▶ [CHALLENGE]
Copy the lines of the records below, starting at the line that contains "Which thing among" and ending at the line that contains "is farthest from (x=50, y=64)?", both included. Reproduce them unchanged.

▶ [A block of data]
========

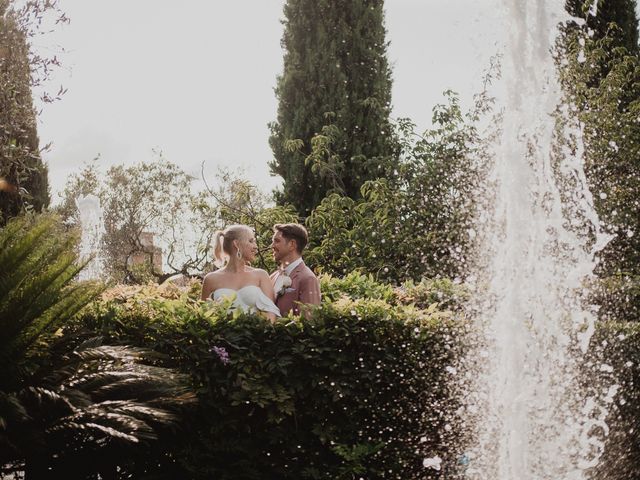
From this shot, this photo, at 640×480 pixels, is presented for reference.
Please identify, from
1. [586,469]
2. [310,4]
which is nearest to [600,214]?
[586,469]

========

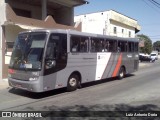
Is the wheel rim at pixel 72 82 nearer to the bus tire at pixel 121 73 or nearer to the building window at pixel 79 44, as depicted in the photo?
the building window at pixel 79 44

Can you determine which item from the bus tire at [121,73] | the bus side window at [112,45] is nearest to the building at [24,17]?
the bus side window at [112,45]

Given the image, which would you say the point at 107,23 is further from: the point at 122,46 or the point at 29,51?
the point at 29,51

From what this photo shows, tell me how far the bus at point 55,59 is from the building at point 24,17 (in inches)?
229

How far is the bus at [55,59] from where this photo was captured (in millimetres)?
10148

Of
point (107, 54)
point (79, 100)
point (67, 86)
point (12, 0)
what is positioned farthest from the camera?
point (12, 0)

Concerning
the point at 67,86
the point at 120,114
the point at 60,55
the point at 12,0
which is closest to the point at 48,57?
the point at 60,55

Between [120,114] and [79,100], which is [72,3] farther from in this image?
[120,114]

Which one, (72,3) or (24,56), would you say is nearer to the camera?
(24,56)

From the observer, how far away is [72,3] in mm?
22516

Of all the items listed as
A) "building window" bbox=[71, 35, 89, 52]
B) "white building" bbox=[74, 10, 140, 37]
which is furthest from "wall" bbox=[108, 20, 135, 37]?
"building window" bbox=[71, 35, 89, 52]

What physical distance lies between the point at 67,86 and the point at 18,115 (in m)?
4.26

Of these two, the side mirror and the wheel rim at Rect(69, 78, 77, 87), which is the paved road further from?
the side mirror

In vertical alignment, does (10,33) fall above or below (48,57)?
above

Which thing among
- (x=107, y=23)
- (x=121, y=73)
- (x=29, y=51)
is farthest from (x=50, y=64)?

========

▶ [ANSWER FOR THE TASK]
Which thing among
- (x=107, y=23)
- (x=121, y=73)
- (x=29, y=51)
is farthest from (x=50, y=64)?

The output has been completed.